In the beginning of a relationship, most people find it easy to do the things that build and strengthen the relationship, but as times goes on, many people start to do less and lees of what it takes to keep the relationship healthy and sustainable.

Below, Laura Schwecherl shares (womenshealthmag.com) the habits that many couples don’t realize are slowly eroding their relationships:

1. Trying to improve him/her. News flash: There’s no such thing as a perfect person, so don’t expect unrealistic changes. Reminding him or her to make the bed is one thing, but trying to radically change shyness or anxiety is another — and could be ignoring the underlying causes for those issues in the first place.

2. Finding faults with the fam. The parents may be harder to handle than your significant other. But even if there’s some clashing of heads, don’t focus on the family’s faults. Getting criticism from family members can make people feel depressed and hostile — which means some tense holiday dinners. Besides, the situation can’t be worse than what Gaylord went through in Meet the Parents.
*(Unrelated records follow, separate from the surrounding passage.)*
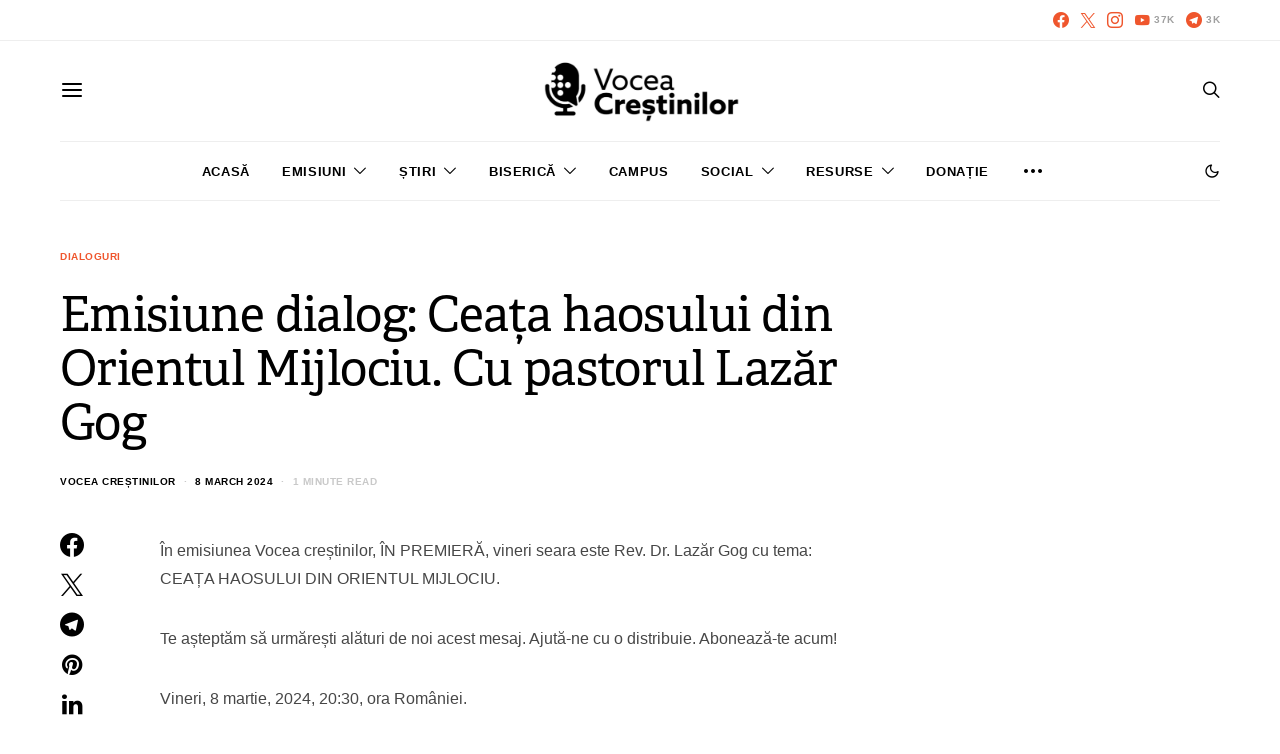

--- FILE ---
content_type: text/html; charset=utf-8
request_url: https://www.google.com/recaptcha/api2/aframe
body_size: 269
content:
<!DOCTYPE HTML><html><head><meta http-equiv="content-type" content="text/html; charset=UTF-8"></head><body><script nonce="2HcaSWN5QuexXQIUAJBRzg">/** Anti-fraud and anti-abuse applications only. See google.com/recaptcha */ try{var clients={'sodar':'https://pagead2.googlesyndication.com/pagead/sodar?'};window.addEventListener("message",function(a){try{if(a.source===window.parent){var b=JSON.parse(a.data);var c=clients[b['id']];if(c){var d=document.createElement('img');d.src=c+b['params']+'&rc='+(localStorage.getItem("rc::a")?sessionStorage.getItem("rc::b"):"");window.document.body.appendChild(d);sessionStorage.setItem("rc::e",parseInt(sessionStorage.getItem("rc::e")||0)+1);localStorage.setItem("rc::h",'1768607243745');}}}catch(b){}});window.parent.postMessage("_grecaptcha_ready", "*");}catch(b){}</script></body></html>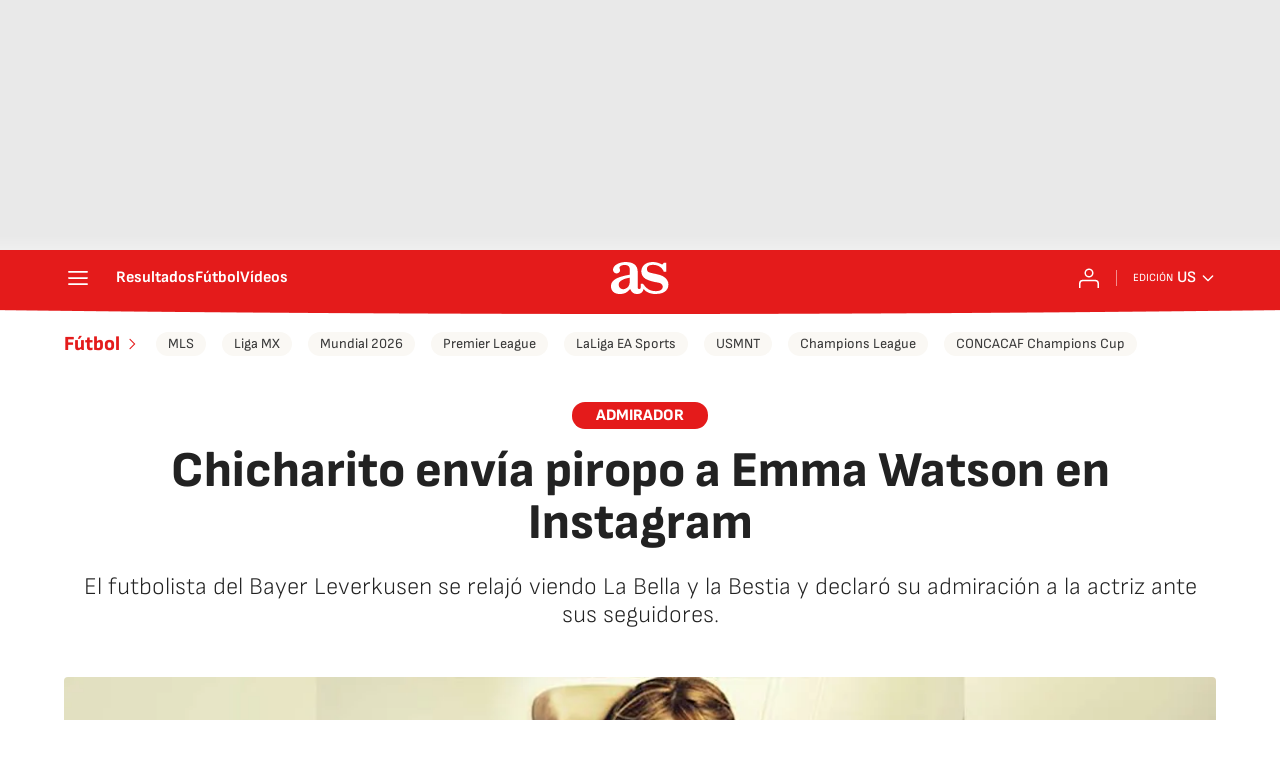

--- FILE ---
content_type: application/x-javascript;charset=utf-8
request_url: https://smetrics.as.com/id?d_visid_ver=5.4.0&d_fieldgroup=A&mcorgid=2387401053DB208C0A490D4C%40AdobeOrg&mid=09059379942676450075082692585932490845&ts=1769594395110
body_size: -36
content:
{"mid":"09059379942676450075082692585932490845"}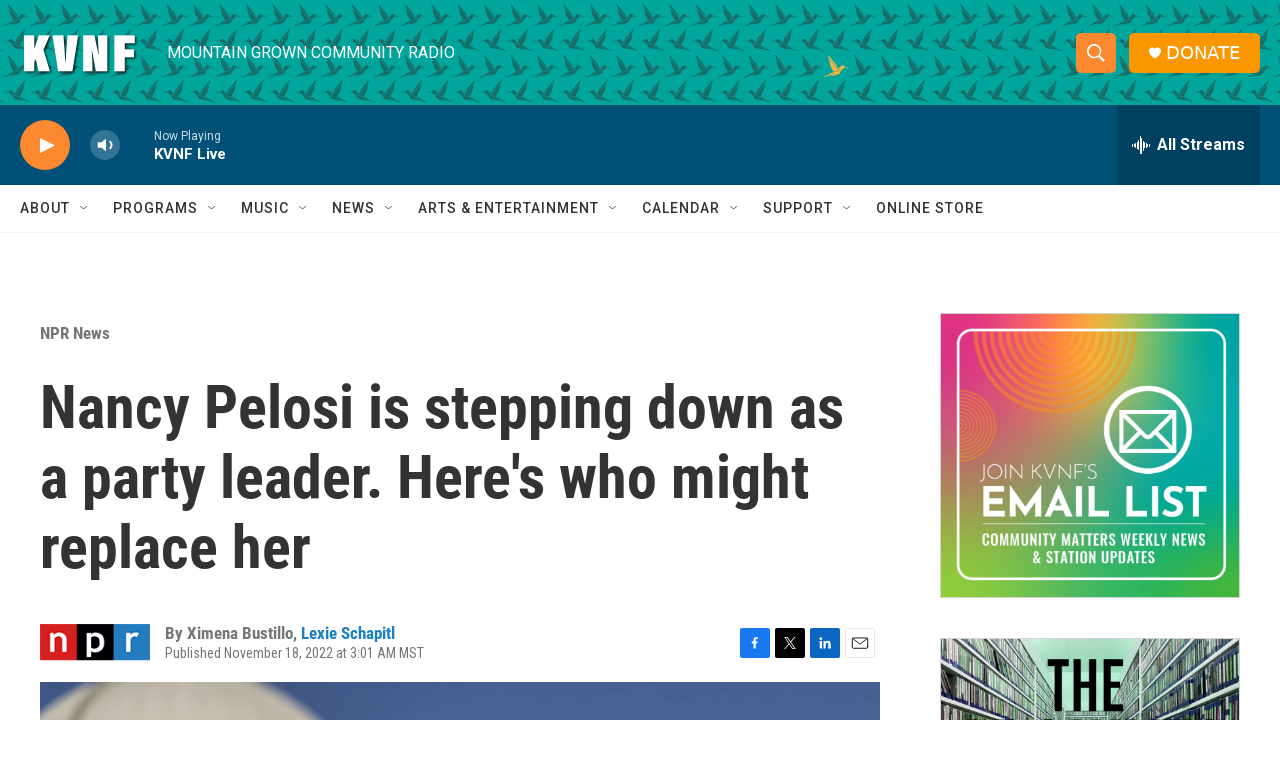

--- FILE ---
content_type: text/html; charset=utf-8
request_url: https://www.google.com/recaptcha/api2/aframe
body_size: 266
content:
<!DOCTYPE HTML><html><head><meta http-equiv="content-type" content="text/html; charset=UTF-8"></head><body><script nonce="Gi64nEFaGVWVATuKTTg1GA">/** Anti-fraud and anti-abuse applications only. See google.com/recaptcha */ try{var clients={'sodar':'https://pagead2.googlesyndication.com/pagead/sodar?'};window.addEventListener("message",function(a){try{if(a.source===window.parent){var b=JSON.parse(a.data);var c=clients[b['id']];if(c){var d=document.createElement('img');d.src=c+b['params']+'&rc='+(localStorage.getItem("rc::a")?sessionStorage.getItem("rc::b"):"");window.document.body.appendChild(d);sessionStorage.setItem("rc::e",parseInt(sessionStorage.getItem("rc::e")||0)+1);localStorage.setItem("rc::h",'1769961909962');}}}catch(b){}});window.parent.postMessage("_grecaptcha_ready", "*");}catch(b){}</script></body></html>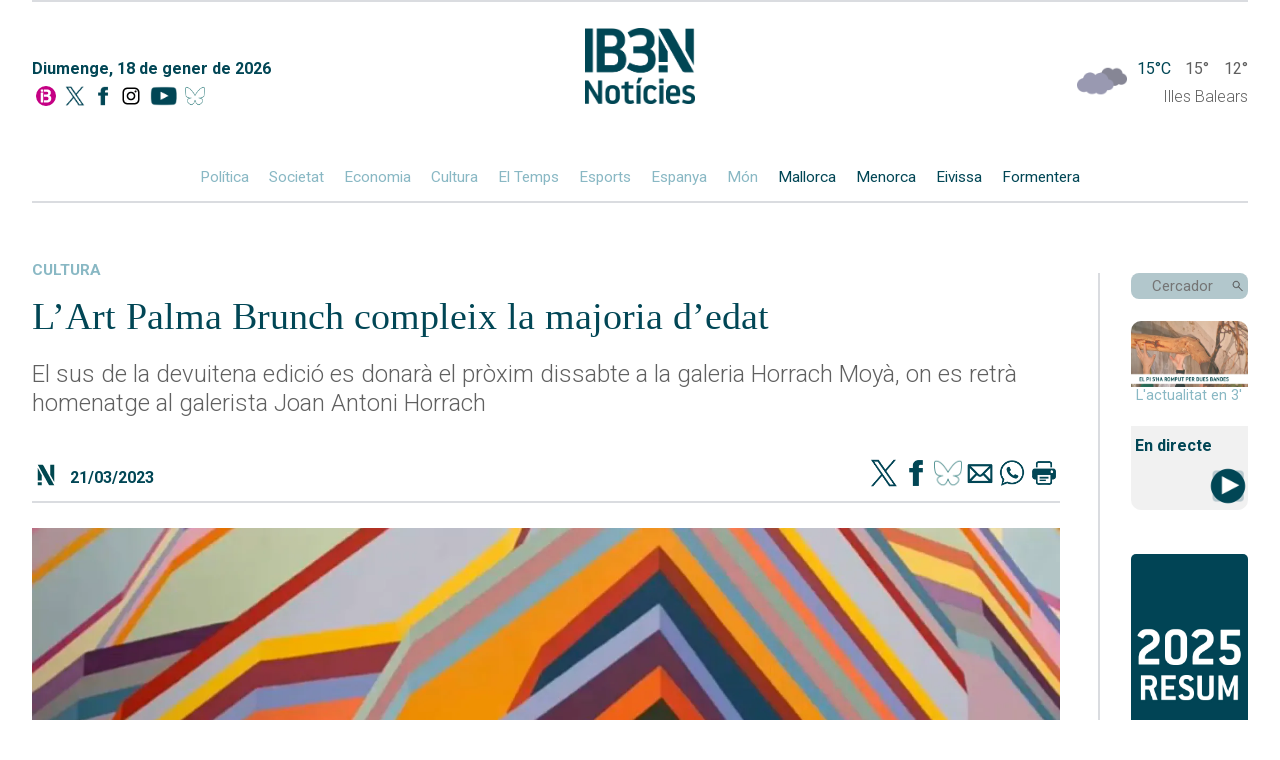

--- FILE ---
content_type: text/html; charset=UTF-8
request_url: https://ib3.org/wp-content/themes/IB3/noticies/noticiasPost.php
body_size: 1366
content:

[{"id":503042,"catId":4487,"catPth":"https:\/\/ib3.org\/seccio\/actualitat\/noticies\/cultura","titulo":"La pluja no fa acte de pres\u00e8ncia als tres tocs de Ciutadella","descripcion":"Aquesta process\u00f3 i els mercats tradicionals han gaudit d'un mat\u00ed de Sant Antoni amb bon clima","img":"https:\/\/ib3img.s3.amazonaws.com\/files_flutter\/DLT17160391_1.webp","autor":null,"link":"https:\/\/ib3.org\/la-pluja-no-fa-acte-de-presencia-als-tres-tocs-de-ciutadella","fecha":"17\/01\/2026 09:13","cuerpo":null,"seccion":"cultura","tieneVideo":true},{"id":503039,"catId":4483,"catPth":"https:\/\/ib3.org\/seccio\/actualitat\/noticies\/societat","titulo":"Menorca acaba Sant Antoni amb el concert tradicional i el ple institucional","descripcion":"<p data-pm-slice=\"1 1 []\">Per al president del Consell de Menorca l'habitatge \u00e9s 'la prioritat absoluta' i q\u00fcestiona si l'illa ha de continuar creixent demogr\u00e0ficament<\/p>","img":"https:\/\/ib3img.s3.amazonaws.com\/files_flutter\/62529-dddd.png","autor":null,"link":"https:\/\/ib3.org\/menorca-acaba-sant-antoni-amb-el-concert-tradicional-i-el-ple-institucional","fecha":"17\/01\/2026 09:10","cuerpo":null,"seccion":"societat","tieneVideo":true},{"id":503041,"catId":6,"catPth":"https:\/\/ib3.org\/seccio\/actualitat\/microinformatius","titulo":"RESUM IB3 NOT\u00cdCIES CAP DE SETMANA VESPRE 17\/01\/2026","descripcion":"CAP DE SETMANA VESPRE","img":"https:\/\/ib3img.s3.amazonaws.com\/files_flutter\/DLT17160767_1.webp","autor":null,"link":"https:\/\/ib3.org\/resum-ib3-noticies-cap-de-setmana-vespre-17-01-2026","fecha":"17\/01\/2026 09:05","cuerpo":null,"seccion":"Microinformatius","tieneVideo":true},{"id":503029,"catId":4483,"catPth":"https:\/\/ib3.org\/seccio\/actualitat\/noticies\/societat","titulo":"Joan Rebassa, de 17 anys, corona el pi de Pollen\u00e7a","descripcion":"La doble esqueixada ha fet que l'al\u00e7\u00e0ria hagi estat menor","img":"https:\/\/ib3img.s3.amazonaws.com\/files_flutter\/67684-joan.jpg","autor":null,"link":"https:\/\/ib3.org\/planten-el-pi-de-pollenca-sota-la-pluja","fecha":"17\/01\/2026 10:11","cuerpo":null,"seccion":"societat","tieneVideo":true},{"id":503036,"catId":4487,"catPth":"https:\/\/ib3.org\/seccio\/actualitat\/noticies\/cultura","titulo":"&#8216;Sigues tortuga&#8217;, l&#8217;obra teatral de Xip Xap Teatre del cicle L&#8217;Illa a Escena","descripcion":"Els infants de Formentera han gaudit de les lli\u00e7ons de cant del gall a les tortugues Wonderful","img":"https:\/\/ib3img.s3.amazonaws.com\/files_flutter\/DLT17160173_1.webp","autor":null,"link":"https:\/\/ib3.org\/sigues-tortuga-lobra-teatral-de-xip-xap-teatre-a-lilla-a-escena","fecha":"17\/01\/2026 08:33","cuerpo":null,"seccion":"cultura","tieneVideo":true},{"id":503026,"catId":"","catPth":"","titulo":"Bene\u00efda d&#8217;animals a remull","descripcion":"La pluja ha obligat a cancel\u00b7lar o modificar algunes activitats programades per celebrar el dia gran de Sant Antoni de Portmany","img":"https:\/\/ib3img.s3.amazonaws.com\/files_flutter\/DLT17157863_1.webp","autor":null,"link":"https:\/\/ib3.org\/beneida-danimals-a-remull","fecha":"17\/01\/2026 08:51","cuerpo":null,"seccion":"","tieneVideo":true},{"id":503028,"catId":4483,"catPth":"https:\/\/ib3.org\/seccio\/actualitat\/noticies\/societat","titulo":"Les Bene\u00efdes de Muro finalitzen a causa d&#8217;una barrumbada","descripcion":"La celebraci\u00f3 de Sant Antoni ha quedat a mitges","img":"https:\/\/ib3img.s3.amazonaws.com\/files_flutter\/22344-plou.jpg","autor":null,"link":"https:\/\/ib3.org\/una-barrumbada-les-beneides-de-muro","fecha":"17\/01\/2026 07:38","cuerpo":null,"seccion":"societat","tieneVideo":true},{"id":503027,"catId":264,"catPth":"https:\/\/ib3.org\/seccio\/actualitat\/darrer-el-temps","titulo":"El Temps Migdia 17-01-2026","descripcion":"","img":"https:\/\/ib3img.s3.amazonaws.com\/files_flutter\/DLT17158818_1.webp","autor":null,"link":"https:\/\/ib3.org\/el-temps-migdia-17-01-2026","fecha":"17\/01\/2026 05:35","cuerpo":null,"seccion":"Darrer El Temps","tieneVideo":true},{"id":503018,"catId":4483,"catPth":"https:\/\/ib3.org\/seccio\/actualitat\/noticies\/societat","titulo":"La radiologia intervencionista, clau per tractar patologies com l&#8217;ictus","descripcion":"Una especialitat que empra t\u00e8cniques d'imatge per guiar procediments m\u00ednimament invasius","img":"https:\/\/ib3img.s3.amazonaws.com\/files_flutter\/DLT17157309_1.webp","autor":null,"link":"https:\/\/ib3.org\/la-radiologia-intervencionista-clau-per-tractar-patologies-com-lictus","fecha":"17\/01\/2026 05:21","cuerpo":null,"seccion":"societat","tieneVideo":true},{"id":503024,"catId":6,"catPth":"https:\/\/ib3.org\/seccio\/actualitat\/microinformatius","titulo":"RESUM IB3 NOT\u00cdCIES CAP DE SETMANA MIGDIA 17\/01\/2026","descripcion":"CAP DE SETMANA MIGDIA","img":"https:\/\/ib3img.s3.amazonaws.com\/files_flutter\/DLT17157847_1.webp","autor":null,"link":"https:\/\/ib3.org\/resum-ib3-noticies-cap-de-setmana-migdia-17-01-2026","fecha":"17\/01\/2026 03:04","cuerpo":null,"seccion":"Microinformatius","tieneVideo":true}]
3. Engaging in constant PDA. Getting it on in public can not only make bystanders uncomfortable, it may also compensate for a lack of real communication. Stick to hand-holding and quick kisses, and save the rest for the bedroom (or the cell phone?).

4. Fighting in public. As if PDA weren’t bad enough. Arguing in public can embarrass the couple and make everyone around feel awkward, too. Talk it out in private, please.

5. Avoiding fighting. Love isn’t all good, all the time. Disagreements are bound to happen, and arguments can be a healthy part of a relationship. Never having conflict may make compromise impossible. Just don’t make fighting an all-day affair.